Building the Honors Section of Your College Application

Every day, students must make decisions that range from the mundane to the sublime, from which socks or stockings to wear to which summer activities to choose. Many high school students, particularly those who are focused on boosting the impact of their college applications, choose activities that fit into neat categories on the Common Application’s activities section. This is a good idea. However, there is an even better idea: choose activities that can lead to academic awards or honors. 

On the Common Application, there is a subheading on the education tab entitled “Honors.” Here, you can enter up to five academic achievements in grades 9 through 12. These can be school level awards, state or regional awards, national awards, or international awards. Obviously, national and international honors are weighted more heavily than local- or state- level honors. However, all honors are considered to be significant additions to a student’s application.

Therefore, as you choose your activities, consider some that can be included in the Honors section of the Common App. These can include international awards such as: The Intel International Science and Engineering Fair or IMO (International Math Olympiad); national awards, such as; AP National Scholar or The Science Olympiad National Tournament; state awards such as the State Spelling Bee, or state-level honors programs; or school awards, such as Honor Roll, Dean’s list, Valedictorian, etc.
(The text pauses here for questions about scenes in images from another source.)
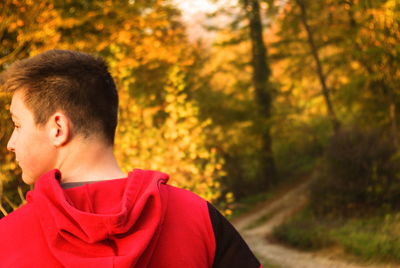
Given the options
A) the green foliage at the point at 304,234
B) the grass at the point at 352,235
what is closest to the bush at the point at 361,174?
the grass at the point at 352,235

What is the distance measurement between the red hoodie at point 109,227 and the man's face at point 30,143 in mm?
99

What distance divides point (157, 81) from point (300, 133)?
1026cm

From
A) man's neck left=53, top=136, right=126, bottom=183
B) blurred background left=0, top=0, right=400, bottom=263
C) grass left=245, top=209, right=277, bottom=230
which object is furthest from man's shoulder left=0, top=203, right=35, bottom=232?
grass left=245, top=209, right=277, bottom=230

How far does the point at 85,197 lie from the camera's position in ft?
4.37

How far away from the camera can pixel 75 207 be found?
4.31 feet

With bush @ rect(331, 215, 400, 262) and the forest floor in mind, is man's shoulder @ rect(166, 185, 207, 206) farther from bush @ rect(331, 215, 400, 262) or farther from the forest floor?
bush @ rect(331, 215, 400, 262)

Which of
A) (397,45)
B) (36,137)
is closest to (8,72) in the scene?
(36,137)

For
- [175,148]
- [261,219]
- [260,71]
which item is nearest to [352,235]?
[175,148]

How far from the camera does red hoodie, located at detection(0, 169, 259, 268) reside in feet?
4.09

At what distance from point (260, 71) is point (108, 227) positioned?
21.2 m

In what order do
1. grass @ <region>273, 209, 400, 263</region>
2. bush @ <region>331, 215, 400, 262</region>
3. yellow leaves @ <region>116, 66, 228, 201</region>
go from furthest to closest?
grass @ <region>273, 209, 400, 263</region> < bush @ <region>331, 215, 400, 262</region> < yellow leaves @ <region>116, 66, 228, 201</region>

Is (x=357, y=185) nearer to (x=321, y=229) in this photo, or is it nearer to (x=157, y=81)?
(x=321, y=229)

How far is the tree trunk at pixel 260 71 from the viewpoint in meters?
21.6

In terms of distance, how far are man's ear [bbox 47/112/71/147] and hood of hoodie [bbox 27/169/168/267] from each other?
0.32ft
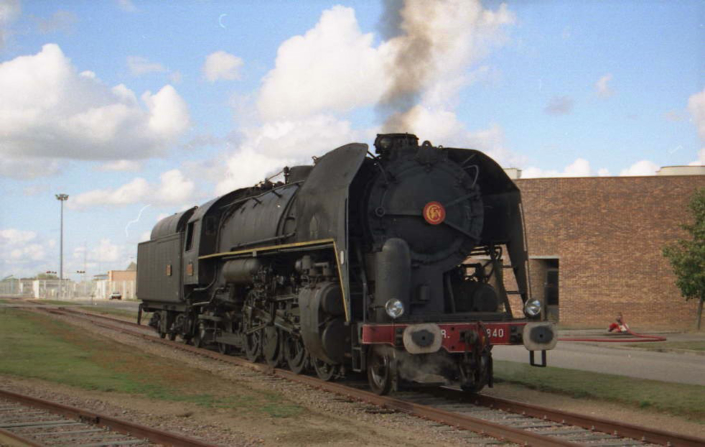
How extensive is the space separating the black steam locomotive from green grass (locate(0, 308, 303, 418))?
127 centimetres

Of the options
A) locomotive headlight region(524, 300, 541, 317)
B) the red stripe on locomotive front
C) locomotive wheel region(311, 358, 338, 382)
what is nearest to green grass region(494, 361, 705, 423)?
locomotive headlight region(524, 300, 541, 317)

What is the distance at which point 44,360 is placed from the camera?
48.3ft

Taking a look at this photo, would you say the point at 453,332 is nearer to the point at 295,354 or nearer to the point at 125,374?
the point at 295,354

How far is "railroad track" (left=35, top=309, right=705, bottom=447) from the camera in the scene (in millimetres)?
7386

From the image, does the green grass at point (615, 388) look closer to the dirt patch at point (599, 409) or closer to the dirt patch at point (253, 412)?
the dirt patch at point (599, 409)

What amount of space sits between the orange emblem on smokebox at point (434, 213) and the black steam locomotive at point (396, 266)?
2cm

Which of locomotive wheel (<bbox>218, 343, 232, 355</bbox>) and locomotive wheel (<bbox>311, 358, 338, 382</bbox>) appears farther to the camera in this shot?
locomotive wheel (<bbox>218, 343, 232, 355</bbox>)

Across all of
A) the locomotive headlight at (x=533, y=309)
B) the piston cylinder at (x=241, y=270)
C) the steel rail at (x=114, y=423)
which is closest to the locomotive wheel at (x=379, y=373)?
the locomotive headlight at (x=533, y=309)

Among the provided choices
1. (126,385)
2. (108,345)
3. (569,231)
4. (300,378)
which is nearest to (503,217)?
(300,378)

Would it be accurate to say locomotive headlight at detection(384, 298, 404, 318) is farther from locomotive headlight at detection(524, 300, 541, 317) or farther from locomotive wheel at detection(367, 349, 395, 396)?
locomotive headlight at detection(524, 300, 541, 317)

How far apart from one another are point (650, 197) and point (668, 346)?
1469cm

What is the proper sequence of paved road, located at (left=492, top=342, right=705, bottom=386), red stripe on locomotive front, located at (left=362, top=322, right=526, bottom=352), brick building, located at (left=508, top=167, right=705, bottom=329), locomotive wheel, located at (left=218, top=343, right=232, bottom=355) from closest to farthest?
1. red stripe on locomotive front, located at (left=362, top=322, right=526, bottom=352)
2. paved road, located at (left=492, top=342, right=705, bottom=386)
3. locomotive wheel, located at (left=218, top=343, right=232, bottom=355)
4. brick building, located at (left=508, top=167, right=705, bottom=329)

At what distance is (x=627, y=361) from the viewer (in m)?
16.0

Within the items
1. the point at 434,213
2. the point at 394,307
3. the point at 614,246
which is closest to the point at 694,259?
the point at 614,246
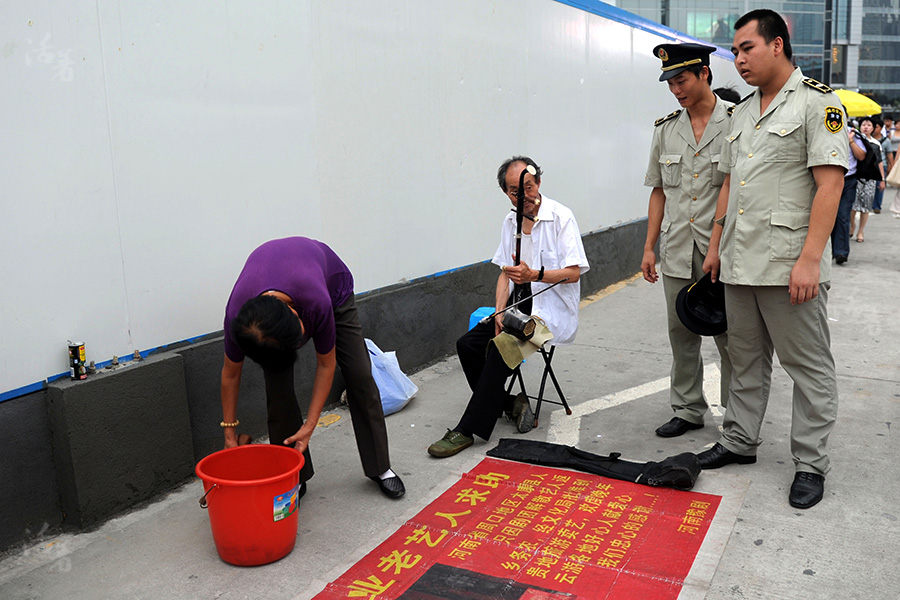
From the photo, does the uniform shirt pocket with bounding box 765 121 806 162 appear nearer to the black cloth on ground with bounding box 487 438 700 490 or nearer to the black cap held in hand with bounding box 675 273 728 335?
the black cap held in hand with bounding box 675 273 728 335

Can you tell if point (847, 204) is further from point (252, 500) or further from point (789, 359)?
point (252, 500)

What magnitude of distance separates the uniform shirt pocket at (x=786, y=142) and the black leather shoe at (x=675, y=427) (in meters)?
1.68

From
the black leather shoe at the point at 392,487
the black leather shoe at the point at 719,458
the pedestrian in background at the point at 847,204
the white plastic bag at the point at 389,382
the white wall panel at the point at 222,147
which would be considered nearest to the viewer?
the white wall panel at the point at 222,147

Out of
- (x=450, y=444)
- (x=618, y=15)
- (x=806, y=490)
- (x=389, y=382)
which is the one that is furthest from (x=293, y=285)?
(x=618, y=15)

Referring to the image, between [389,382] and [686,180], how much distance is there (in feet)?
7.16

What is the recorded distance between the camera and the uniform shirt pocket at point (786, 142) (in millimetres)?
3613

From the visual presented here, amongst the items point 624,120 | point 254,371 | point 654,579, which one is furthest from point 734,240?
point 624,120

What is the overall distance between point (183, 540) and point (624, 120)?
309 inches

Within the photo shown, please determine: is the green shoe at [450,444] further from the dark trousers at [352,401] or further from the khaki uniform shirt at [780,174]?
the khaki uniform shirt at [780,174]

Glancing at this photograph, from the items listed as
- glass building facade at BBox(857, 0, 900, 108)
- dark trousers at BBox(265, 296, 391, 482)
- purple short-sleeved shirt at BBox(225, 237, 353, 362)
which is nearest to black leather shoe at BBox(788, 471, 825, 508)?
dark trousers at BBox(265, 296, 391, 482)

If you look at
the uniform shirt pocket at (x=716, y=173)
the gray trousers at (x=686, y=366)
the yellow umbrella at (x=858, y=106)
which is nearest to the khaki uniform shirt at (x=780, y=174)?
the uniform shirt pocket at (x=716, y=173)

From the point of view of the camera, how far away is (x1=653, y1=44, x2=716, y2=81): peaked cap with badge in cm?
419

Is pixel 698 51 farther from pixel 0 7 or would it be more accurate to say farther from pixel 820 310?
pixel 0 7

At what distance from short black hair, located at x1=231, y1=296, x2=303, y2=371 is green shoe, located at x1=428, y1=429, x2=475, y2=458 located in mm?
1654
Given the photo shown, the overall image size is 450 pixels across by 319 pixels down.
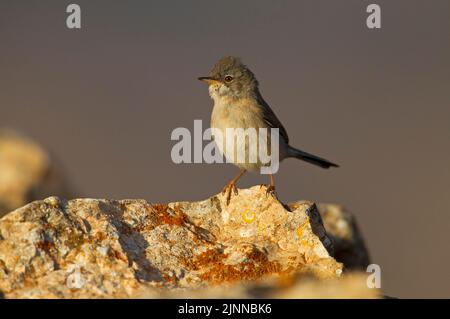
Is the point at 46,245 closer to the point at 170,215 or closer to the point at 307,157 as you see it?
the point at 170,215

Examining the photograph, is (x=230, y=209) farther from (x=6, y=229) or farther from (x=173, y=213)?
(x=6, y=229)

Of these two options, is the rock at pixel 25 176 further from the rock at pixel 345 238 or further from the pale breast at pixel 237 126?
the rock at pixel 345 238

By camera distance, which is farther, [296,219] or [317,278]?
[296,219]

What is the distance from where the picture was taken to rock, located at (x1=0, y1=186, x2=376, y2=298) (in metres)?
5.18

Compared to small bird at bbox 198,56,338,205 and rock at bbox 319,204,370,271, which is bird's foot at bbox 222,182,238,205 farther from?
rock at bbox 319,204,370,271

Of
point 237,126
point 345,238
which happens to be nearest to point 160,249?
point 237,126

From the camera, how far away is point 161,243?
602cm

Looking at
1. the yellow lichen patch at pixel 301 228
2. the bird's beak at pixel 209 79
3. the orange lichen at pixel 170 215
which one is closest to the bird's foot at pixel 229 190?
the orange lichen at pixel 170 215

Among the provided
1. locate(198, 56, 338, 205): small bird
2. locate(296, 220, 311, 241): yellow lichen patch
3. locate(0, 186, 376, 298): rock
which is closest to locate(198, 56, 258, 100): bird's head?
locate(198, 56, 338, 205): small bird

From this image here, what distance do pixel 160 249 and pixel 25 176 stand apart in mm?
4340

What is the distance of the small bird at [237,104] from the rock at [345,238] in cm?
95

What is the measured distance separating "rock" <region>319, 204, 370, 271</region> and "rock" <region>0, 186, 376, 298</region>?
2.28 m
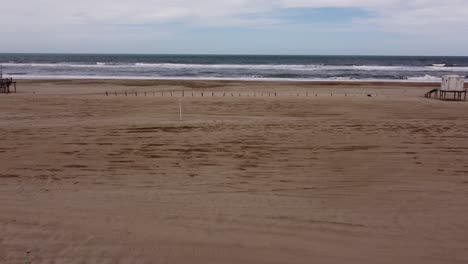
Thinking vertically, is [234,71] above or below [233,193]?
above

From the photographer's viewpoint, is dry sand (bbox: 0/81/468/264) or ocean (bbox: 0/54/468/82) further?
ocean (bbox: 0/54/468/82)

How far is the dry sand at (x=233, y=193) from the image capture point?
430 centimetres

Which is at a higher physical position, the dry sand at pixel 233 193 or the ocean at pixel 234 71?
the ocean at pixel 234 71

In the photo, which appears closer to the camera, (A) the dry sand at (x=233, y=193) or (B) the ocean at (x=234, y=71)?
(A) the dry sand at (x=233, y=193)

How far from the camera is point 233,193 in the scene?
5945 mm

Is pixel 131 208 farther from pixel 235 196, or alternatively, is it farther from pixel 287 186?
pixel 287 186

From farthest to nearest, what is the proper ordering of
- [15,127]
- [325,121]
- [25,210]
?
1. [325,121]
2. [15,127]
3. [25,210]

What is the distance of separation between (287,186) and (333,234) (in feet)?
5.56

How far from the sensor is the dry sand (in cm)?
430

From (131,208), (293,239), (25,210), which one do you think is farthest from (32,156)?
(293,239)

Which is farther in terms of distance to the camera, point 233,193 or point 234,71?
point 234,71

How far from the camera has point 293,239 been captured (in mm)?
4492

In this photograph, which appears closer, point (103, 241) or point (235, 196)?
point (103, 241)

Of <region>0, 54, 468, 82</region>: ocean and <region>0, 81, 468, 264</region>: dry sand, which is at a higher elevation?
<region>0, 54, 468, 82</region>: ocean
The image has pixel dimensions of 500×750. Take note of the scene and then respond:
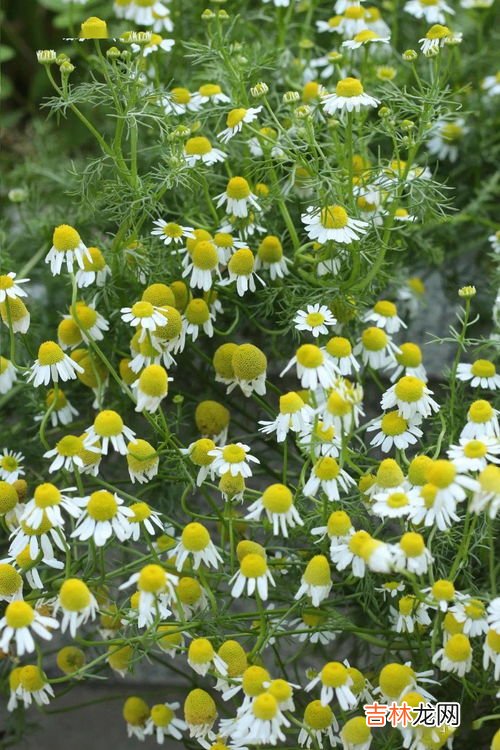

Also, the term “academic achievements” can be loosely translated. For example, becoming an Eagle Scout in Boy Scouts of America would be considered a national honor. Winning a silver medal in the state piano competition could also count. And, you don’t have to win the competition in order to include it in the honors section. For example, you can indicate that you finished in the top 10% in the AIME, or that you reached gold level in the USA Computing Olympiad.  

Other examples of honors could be winning a writing or art award such as those offered by Scholastic, or being recognized with a gold level certificate by the Corporation for National and Community Service. Further, you could be recognized for character or sportsmanship by a school’s athletic team, or for winning a subject-related award in school. You can also win an award for having perfect attendance and could include that as an honor on the common application. In general, you want to try to get involved in activities that can help you earn national and international honors. The next most beneficial to your application would be to win state honors. This is not to minimize, or derogate in any way, school or local accomplishments. It is just to indicate that colleges will look more favorably on awards that are larger in scale or scope.

Remember, successful applications to elite colleges typically include the checkbox items of high GPA, high test scores, and excellent recommendations. They also include a robust and meaningful list of activities, excellent essays, and anywhere between one and five significant honors. Choose your activities accordingly, and always strive to be the best person, and the best student, you can possibly be.